The command James cites derives from Leviticus 19:18 (cf. v. 34). Although the verb “love” is in the future tense, it functions imperativally as a command. In their original context in Leviticus, the words “love” and “neighbour” are as broad in meaning as they are in contemporary English, and so resist being limited to a narrow range of activities or persons (Wenham, The Book of Leviticus [NICOT], 269). In the New Testament, the command is identified by Jesus as the second most significant command of the law, after the command to love God with all one’s heart, soul and strength (Mark 12:28-31; cf. Deuteronomy 6:4-6). Jesus’ linking of these two commands was unique in Judaism, and McKnight (208) notes that James, too, links the ideas in this text (2:5, 8).
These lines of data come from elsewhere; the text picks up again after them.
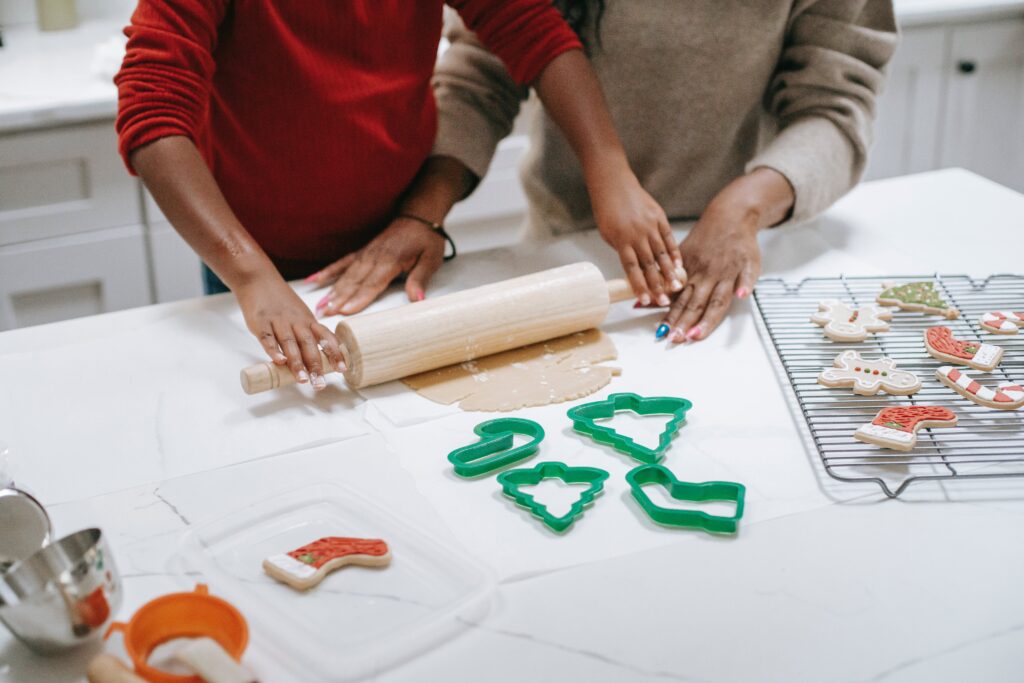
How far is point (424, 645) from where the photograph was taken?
2.23 feet

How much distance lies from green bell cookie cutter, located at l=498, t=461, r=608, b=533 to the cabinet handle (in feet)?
6.60

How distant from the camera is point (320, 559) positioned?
29.3 inches

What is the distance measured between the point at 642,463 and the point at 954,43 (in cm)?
196

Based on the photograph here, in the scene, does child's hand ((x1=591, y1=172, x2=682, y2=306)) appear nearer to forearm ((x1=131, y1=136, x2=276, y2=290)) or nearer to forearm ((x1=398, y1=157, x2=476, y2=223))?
forearm ((x1=398, y1=157, x2=476, y2=223))

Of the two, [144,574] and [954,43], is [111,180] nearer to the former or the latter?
[144,574]

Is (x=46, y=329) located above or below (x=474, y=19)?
below

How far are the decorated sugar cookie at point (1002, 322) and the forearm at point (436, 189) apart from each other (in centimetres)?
66

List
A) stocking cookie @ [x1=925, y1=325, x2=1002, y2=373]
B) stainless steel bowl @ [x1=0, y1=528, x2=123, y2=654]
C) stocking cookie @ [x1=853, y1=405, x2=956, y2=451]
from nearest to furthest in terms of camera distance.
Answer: stainless steel bowl @ [x1=0, y1=528, x2=123, y2=654]
stocking cookie @ [x1=853, y1=405, x2=956, y2=451]
stocking cookie @ [x1=925, y1=325, x2=1002, y2=373]

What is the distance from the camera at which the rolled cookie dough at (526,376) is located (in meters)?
1.00

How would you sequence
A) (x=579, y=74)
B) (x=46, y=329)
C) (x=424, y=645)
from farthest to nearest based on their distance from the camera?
(x=579, y=74) → (x=46, y=329) → (x=424, y=645)

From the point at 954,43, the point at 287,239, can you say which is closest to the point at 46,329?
the point at 287,239

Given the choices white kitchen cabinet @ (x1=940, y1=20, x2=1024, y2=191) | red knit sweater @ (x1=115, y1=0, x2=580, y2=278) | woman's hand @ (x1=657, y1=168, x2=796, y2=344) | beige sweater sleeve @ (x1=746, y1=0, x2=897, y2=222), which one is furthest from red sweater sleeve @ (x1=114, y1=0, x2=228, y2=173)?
white kitchen cabinet @ (x1=940, y1=20, x2=1024, y2=191)

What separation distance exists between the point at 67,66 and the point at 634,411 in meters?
1.49

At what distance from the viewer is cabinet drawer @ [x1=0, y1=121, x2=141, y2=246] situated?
5.75 ft
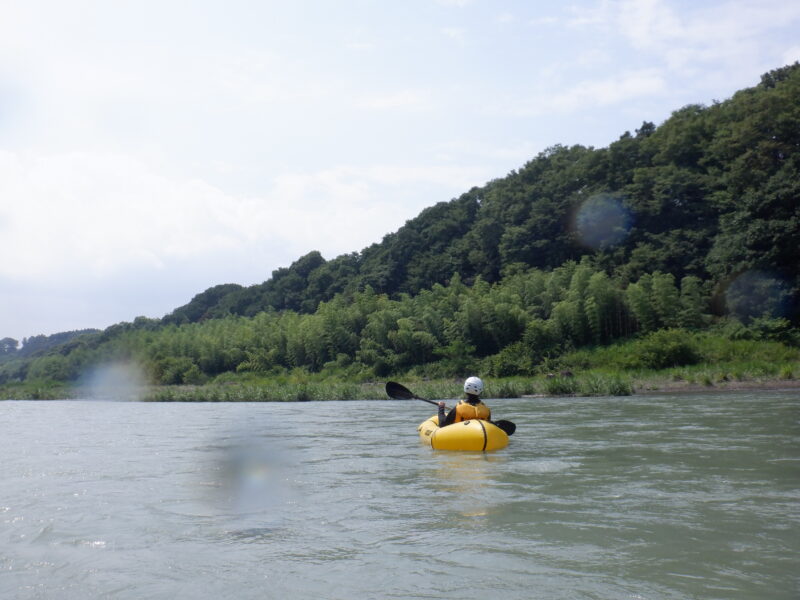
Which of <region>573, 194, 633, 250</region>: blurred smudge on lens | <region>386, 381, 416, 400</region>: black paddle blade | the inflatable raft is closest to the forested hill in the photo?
<region>573, 194, 633, 250</region>: blurred smudge on lens

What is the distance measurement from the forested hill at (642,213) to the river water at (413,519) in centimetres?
2262

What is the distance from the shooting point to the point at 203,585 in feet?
14.1

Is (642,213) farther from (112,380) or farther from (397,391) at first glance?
(112,380)

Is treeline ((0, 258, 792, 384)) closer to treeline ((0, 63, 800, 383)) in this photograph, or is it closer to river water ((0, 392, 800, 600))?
treeline ((0, 63, 800, 383))

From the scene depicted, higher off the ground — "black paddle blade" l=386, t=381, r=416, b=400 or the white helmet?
the white helmet

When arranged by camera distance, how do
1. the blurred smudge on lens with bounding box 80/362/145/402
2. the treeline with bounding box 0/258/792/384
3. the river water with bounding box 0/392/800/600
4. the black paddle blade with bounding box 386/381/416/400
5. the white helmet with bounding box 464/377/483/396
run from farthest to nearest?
the blurred smudge on lens with bounding box 80/362/145/402
the treeline with bounding box 0/258/792/384
the black paddle blade with bounding box 386/381/416/400
the white helmet with bounding box 464/377/483/396
the river water with bounding box 0/392/800/600

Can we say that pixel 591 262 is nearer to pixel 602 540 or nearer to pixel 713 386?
pixel 713 386

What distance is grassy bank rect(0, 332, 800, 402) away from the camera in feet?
78.2

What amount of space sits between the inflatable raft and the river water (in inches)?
6.2

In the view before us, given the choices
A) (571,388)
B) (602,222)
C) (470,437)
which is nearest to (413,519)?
(470,437)

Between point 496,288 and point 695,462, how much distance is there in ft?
117

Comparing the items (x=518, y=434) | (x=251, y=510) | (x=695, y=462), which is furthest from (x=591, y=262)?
(x=251, y=510)

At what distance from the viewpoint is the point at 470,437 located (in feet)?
32.1

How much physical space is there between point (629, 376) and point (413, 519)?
75.3 ft
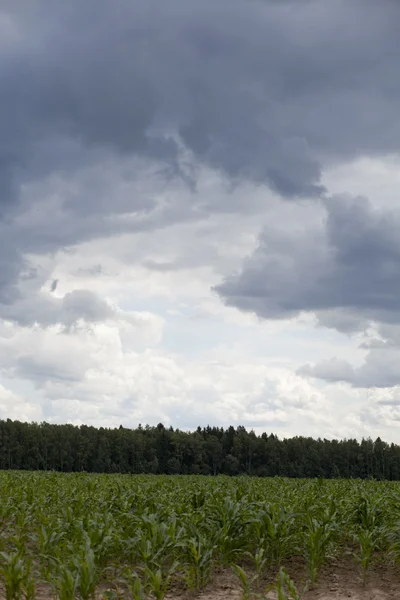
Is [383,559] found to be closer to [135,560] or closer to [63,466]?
[135,560]

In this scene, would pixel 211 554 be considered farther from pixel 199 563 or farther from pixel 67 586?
pixel 67 586

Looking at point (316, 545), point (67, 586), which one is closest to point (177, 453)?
point (316, 545)

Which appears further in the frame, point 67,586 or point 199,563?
point 199,563

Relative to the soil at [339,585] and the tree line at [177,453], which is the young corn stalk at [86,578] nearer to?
the soil at [339,585]

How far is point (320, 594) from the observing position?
10.4 metres

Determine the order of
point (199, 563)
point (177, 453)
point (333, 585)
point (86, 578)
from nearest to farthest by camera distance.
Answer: point (86, 578)
point (199, 563)
point (333, 585)
point (177, 453)

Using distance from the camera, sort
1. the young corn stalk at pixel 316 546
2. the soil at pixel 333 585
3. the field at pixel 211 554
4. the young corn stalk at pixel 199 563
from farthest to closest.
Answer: the young corn stalk at pixel 316 546
the young corn stalk at pixel 199 563
the soil at pixel 333 585
the field at pixel 211 554

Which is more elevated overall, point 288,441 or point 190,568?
point 288,441

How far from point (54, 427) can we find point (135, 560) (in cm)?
10724

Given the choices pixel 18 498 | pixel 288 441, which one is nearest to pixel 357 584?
pixel 18 498

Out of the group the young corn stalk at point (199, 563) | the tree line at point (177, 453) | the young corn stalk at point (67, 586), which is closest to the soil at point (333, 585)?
the young corn stalk at point (199, 563)

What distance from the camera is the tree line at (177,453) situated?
108 metres

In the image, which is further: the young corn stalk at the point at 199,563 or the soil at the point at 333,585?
the young corn stalk at the point at 199,563

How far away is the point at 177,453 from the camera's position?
112 metres
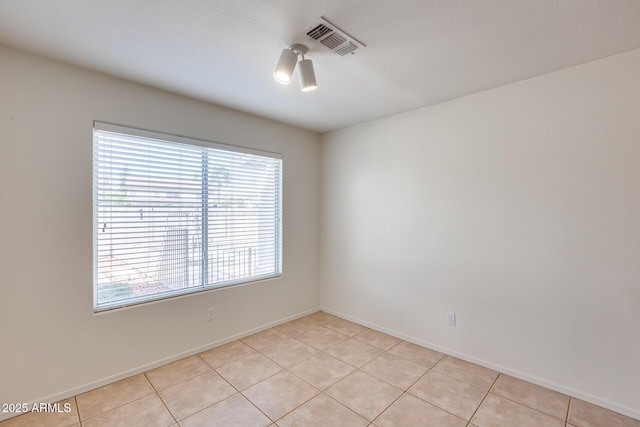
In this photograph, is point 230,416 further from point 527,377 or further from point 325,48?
point 325,48

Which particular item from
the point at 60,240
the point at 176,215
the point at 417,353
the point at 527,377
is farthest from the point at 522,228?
the point at 60,240

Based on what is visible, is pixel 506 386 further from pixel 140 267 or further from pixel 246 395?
pixel 140 267

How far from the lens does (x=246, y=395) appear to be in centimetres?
219

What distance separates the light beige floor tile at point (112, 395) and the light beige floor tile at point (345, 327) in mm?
1912

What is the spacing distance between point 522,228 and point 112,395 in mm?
3464

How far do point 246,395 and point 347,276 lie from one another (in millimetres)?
1896

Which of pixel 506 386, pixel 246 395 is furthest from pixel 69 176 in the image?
pixel 506 386

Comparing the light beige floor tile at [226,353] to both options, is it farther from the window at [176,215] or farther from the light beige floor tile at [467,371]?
the light beige floor tile at [467,371]

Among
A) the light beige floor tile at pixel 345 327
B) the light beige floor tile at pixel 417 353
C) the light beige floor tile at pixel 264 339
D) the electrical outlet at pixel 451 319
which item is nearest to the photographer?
the light beige floor tile at pixel 417 353

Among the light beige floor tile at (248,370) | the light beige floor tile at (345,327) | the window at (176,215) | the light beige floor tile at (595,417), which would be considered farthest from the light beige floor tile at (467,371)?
the window at (176,215)

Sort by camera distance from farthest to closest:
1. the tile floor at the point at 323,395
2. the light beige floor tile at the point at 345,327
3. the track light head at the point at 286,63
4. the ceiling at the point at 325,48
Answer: the light beige floor tile at the point at 345,327 → the tile floor at the point at 323,395 → the track light head at the point at 286,63 → the ceiling at the point at 325,48

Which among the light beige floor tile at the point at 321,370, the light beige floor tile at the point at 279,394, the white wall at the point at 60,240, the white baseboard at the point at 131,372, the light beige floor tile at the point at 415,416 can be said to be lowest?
the light beige floor tile at the point at 415,416

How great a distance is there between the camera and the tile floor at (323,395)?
1.93m

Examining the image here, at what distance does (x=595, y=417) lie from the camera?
1.96m
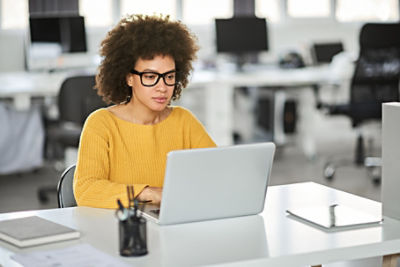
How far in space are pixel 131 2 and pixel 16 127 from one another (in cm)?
358

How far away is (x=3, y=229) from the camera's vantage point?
1.74 meters

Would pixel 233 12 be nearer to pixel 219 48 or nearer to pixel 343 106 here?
pixel 219 48

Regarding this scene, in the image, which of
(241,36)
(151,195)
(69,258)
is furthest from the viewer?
(241,36)

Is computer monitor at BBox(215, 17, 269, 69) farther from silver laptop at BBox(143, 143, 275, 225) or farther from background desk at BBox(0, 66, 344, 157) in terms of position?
silver laptop at BBox(143, 143, 275, 225)

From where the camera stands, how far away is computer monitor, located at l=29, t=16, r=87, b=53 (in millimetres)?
5926

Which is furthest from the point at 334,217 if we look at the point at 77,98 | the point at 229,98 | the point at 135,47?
the point at 229,98

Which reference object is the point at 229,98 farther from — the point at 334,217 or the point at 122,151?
the point at 334,217

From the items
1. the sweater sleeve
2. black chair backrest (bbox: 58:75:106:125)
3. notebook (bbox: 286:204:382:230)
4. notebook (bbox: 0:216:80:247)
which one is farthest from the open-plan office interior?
notebook (bbox: 0:216:80:247)

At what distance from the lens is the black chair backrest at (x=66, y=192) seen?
226 centimetres

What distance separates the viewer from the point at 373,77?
555 centimetres

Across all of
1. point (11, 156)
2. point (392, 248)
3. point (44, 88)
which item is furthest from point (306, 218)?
point (11, 156)

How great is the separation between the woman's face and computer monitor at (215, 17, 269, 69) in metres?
4.16

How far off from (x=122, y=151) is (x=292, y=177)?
11.4 ft

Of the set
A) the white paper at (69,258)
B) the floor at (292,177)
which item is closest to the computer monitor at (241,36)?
the floor at (292,177)
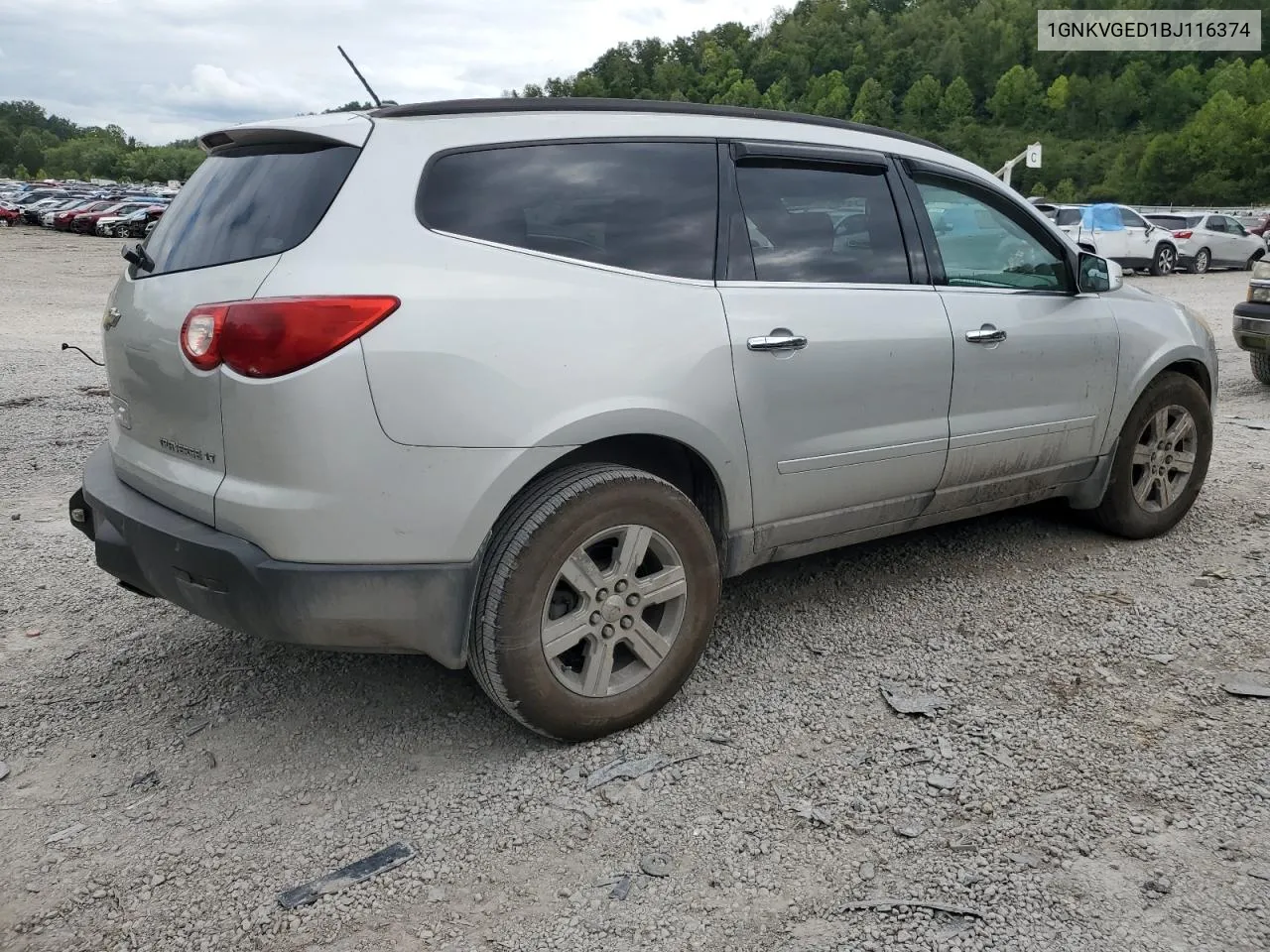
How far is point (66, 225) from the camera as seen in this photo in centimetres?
4459

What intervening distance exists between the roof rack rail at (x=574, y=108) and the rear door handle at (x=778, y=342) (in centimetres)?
80

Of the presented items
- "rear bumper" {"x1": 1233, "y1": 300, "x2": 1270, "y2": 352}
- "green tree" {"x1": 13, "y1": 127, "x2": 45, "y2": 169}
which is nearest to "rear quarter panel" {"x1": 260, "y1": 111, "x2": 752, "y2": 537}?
"rear bumper" {"x1": 1233, "y1": 300, "x2": 1270, "y2": 352}

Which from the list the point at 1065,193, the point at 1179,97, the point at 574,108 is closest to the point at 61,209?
the point at 574,108

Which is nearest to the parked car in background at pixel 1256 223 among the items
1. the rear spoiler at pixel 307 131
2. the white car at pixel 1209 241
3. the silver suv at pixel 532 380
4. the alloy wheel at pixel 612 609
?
the white car at pixel 1209 241

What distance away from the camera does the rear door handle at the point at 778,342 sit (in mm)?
3354

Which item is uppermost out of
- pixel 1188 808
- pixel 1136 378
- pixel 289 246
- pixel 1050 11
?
pixel 1050 11

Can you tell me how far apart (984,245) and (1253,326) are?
18.8 feet

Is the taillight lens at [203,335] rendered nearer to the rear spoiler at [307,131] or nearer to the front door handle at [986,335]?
the rear spoiler at [307,131]

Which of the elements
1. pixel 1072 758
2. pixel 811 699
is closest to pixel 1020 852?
pixel 1072 758

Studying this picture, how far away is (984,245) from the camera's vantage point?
4254 millimetres

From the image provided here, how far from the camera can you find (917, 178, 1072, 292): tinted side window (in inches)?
161

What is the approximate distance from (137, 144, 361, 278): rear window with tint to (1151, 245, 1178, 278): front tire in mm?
26027

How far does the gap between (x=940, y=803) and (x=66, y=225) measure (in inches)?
1951

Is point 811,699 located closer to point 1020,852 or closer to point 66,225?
point 1020,852
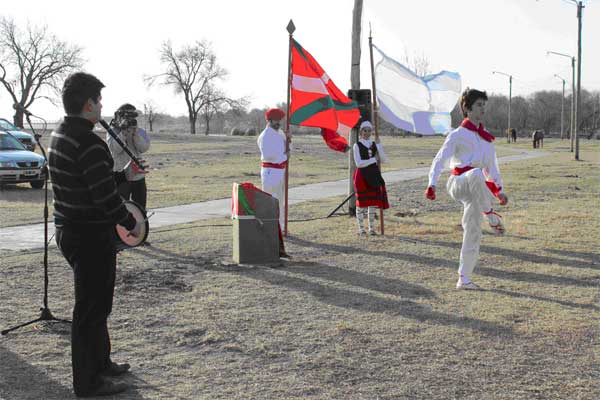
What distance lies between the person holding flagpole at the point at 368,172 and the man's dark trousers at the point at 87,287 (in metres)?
6.65

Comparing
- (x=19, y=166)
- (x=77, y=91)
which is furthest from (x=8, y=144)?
(x=77, y=91)

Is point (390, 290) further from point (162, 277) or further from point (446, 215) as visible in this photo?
point (446, 215)

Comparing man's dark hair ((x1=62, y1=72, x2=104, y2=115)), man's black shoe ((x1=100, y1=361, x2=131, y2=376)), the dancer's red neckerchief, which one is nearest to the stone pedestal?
the dancer's red neckerchief

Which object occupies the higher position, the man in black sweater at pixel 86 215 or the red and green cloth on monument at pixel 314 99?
the red and green cloth on monument at pixel 314 99

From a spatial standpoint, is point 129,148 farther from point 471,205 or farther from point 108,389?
point 108,389

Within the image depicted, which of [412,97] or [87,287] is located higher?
[412,97]

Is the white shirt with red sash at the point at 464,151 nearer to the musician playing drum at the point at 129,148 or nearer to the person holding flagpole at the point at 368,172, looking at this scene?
the person holding flagpole at the point at 368,172

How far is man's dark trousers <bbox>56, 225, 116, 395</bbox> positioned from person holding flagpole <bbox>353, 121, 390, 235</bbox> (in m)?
6.65

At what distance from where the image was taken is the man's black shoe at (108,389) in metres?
4.62

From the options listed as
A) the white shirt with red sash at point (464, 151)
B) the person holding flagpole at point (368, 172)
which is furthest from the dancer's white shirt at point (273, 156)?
the white shirt with red sash at point (464, 151)

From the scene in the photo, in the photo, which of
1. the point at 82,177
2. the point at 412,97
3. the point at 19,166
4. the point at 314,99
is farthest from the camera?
the point at 19,166

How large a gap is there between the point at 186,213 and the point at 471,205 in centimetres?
799

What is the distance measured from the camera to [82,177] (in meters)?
4.46

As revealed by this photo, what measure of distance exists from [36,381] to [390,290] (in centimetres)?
388
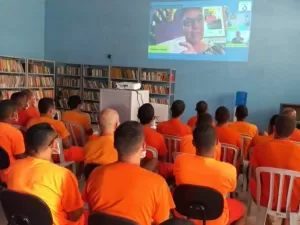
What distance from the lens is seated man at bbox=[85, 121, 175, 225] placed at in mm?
1599

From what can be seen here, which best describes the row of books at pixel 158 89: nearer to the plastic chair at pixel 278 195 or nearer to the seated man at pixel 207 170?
the plastic chair at pixel 278 195

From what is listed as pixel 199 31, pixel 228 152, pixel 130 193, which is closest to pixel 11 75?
pixel 199 31

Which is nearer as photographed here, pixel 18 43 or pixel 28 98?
pixel 28 98

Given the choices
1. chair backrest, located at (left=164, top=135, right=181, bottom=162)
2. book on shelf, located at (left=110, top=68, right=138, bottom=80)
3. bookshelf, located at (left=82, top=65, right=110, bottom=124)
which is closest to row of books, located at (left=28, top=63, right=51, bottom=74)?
bookshelf, located at (left=82, top=65, right=110, bottom=124)

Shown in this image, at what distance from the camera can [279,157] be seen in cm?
249

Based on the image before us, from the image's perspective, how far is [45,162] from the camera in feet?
5.94

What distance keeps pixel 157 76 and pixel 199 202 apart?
6.19 meters

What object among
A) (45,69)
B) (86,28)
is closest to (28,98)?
(45,69)

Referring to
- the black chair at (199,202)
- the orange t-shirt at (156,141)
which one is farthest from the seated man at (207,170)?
the orange t-shirt at (156,141)

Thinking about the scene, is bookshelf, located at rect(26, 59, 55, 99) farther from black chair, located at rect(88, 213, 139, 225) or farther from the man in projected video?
black chair, located at rect(88, 213, 139, 225)

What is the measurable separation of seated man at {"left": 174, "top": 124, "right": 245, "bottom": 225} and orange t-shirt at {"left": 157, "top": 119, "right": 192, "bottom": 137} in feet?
5.00

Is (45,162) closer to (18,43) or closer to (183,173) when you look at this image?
(183,173)

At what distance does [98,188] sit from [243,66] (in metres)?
6.30

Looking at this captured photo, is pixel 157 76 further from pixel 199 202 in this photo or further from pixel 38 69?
pixel 199 202
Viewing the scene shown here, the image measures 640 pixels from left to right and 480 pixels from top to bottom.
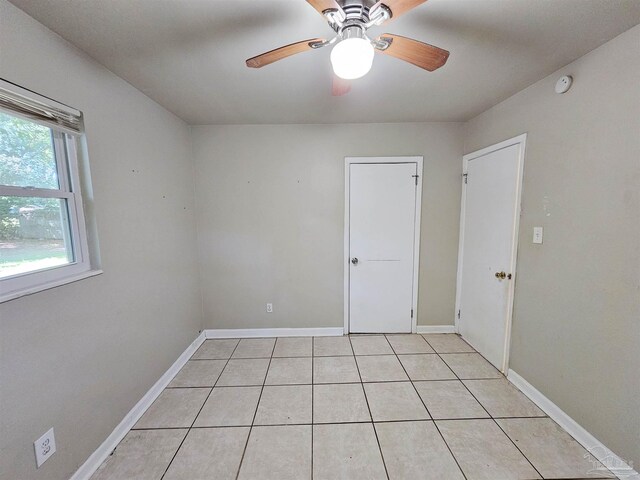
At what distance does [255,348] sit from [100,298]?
5.03 ft

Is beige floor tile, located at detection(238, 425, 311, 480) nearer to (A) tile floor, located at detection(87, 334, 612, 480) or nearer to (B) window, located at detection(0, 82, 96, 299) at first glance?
(A) tile floor, located at detection(87, 334, 612, 480)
Jesus’ identification of the central significance of this particular command was also shared by Paul who viewed the Leviticus command as a summary and fulfilment of the whole law (Romans 13:9-10; cf. Galatians 5:14).
It appears, then, that James also stands in this broad sweep of New Testament ethics in which love of neighbour came to be seen as the centre and goal of the law. James now resolves the condition with which he began the verse: If you really love your neighbour, you are doing well. “You are doing well” (kalōs poieite), also in the present tense, also has enduring force. This little phrase again suggests that the keeping of the love command fulfils what God requires of his people in terms of ethics. As McKnight (209) says, this becomes “a noble, excellent and proper rule of life for the messianic community.”
This text, therefore, stands alongside a host of other New Testament passages in which love is the sum and substance of the Christian life. This does not mean, however, that the law has no place in the Christian life. James was Torah-observant, as McKnight (207) insists, and, as we shall see, he intended the messianic community to live in accordance with the law. Still, if Davids is correct as I suspect he is, it is the law as interpreted by Jesus and passed onto the church. Thus we see in James a hermeneutic at work, a hermeneutic in all likelihood learnt from Jesus, in which the Old Testament law still plays a role in the life of the Christian community, albeit as mediated in and through the authoritative tradition of Jesus’ life and teaching.